Pour Seema, aide-ménagère travaillant à Lucknow, capitale de l’État de l’Uttar Pradesh (nord), ravagée par le virus, la vaccination  semble hors de portée.

« Je n’ai pas accès à l’internet (…) Quelques garçons de mon quartier ont des smartphones mais ils ne savent pas comment l’utiliser pour ça », explique à l’AFP cette quadragénaire.

« (Le gouvernement) devrait penser aux gens comme nous. Chaque jour, je cours le risque de m’exposer à la maladie car je travaille dans trois foyers. J’aimerais pouvoir me faire vacciner », ajoute-t-elle.

Selon les experts, le gouvernement devrait autoriser les visites sans rendez-vous dans les centres de vaccination, une mesure déjà introduite pour les personnes de plus de 45 ans.

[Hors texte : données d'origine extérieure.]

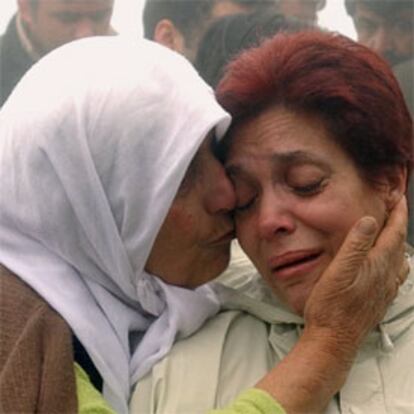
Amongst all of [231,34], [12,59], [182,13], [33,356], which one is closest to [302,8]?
[182,13]

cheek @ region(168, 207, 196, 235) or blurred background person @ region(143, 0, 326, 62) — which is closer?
cheek @ region(168, 207, 196, 235)

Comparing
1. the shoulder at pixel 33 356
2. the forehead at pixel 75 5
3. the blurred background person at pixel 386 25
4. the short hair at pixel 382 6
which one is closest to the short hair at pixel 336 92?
the shoulder at pixel 33 356

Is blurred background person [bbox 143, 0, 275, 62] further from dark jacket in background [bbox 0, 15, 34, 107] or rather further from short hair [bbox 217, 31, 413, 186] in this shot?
short hair [bbox 217, 31, 413, 186]

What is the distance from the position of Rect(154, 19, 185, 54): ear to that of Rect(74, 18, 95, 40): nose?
26 centimetres

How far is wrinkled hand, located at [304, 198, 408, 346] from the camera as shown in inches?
73.7

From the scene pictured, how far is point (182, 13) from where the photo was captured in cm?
357

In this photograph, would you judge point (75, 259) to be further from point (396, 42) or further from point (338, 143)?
point (396, 42)

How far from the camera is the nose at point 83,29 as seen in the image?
137 inches

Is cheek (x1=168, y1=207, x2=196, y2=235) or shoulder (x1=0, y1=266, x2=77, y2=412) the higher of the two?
cheek (x1=168, y1=207, x2=196, y2=235)

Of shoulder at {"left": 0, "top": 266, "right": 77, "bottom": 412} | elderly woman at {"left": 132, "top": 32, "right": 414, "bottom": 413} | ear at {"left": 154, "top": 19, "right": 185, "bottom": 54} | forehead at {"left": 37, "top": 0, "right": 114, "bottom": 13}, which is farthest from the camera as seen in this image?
ear at {"left": 154, "top": 19, "right": 185, "bottom": 54}

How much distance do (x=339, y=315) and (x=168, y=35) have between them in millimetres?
1952

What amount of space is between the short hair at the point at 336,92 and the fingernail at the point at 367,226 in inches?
5.4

Les autorités devraient aussi envisager « d’aller vacciner les gens plutôt que de demander aux gens d’aller se faire vacciner », estime Gautam Menon, professeur de physique et de biologie à l’Université Ashoka, qui suggère la création de cliniques de vaccination mobiles dans les zones reculées.

Pour Mohendra Sharma, marchand de lait à Delhi, qui ne possède pas de téléphone portable, de tels changements ne sont pas prêts d’arriver.

« Il faut qu’il y ait un système de vaccination de porte-à-porte. Ceux qui n’ont pas de smartphone, que vont-ils faire ? », interroge ce jeune homme de 26 ans. « Je suis inquiet pour ma famille et moi si nous ne nous faisons pas vaccinés ».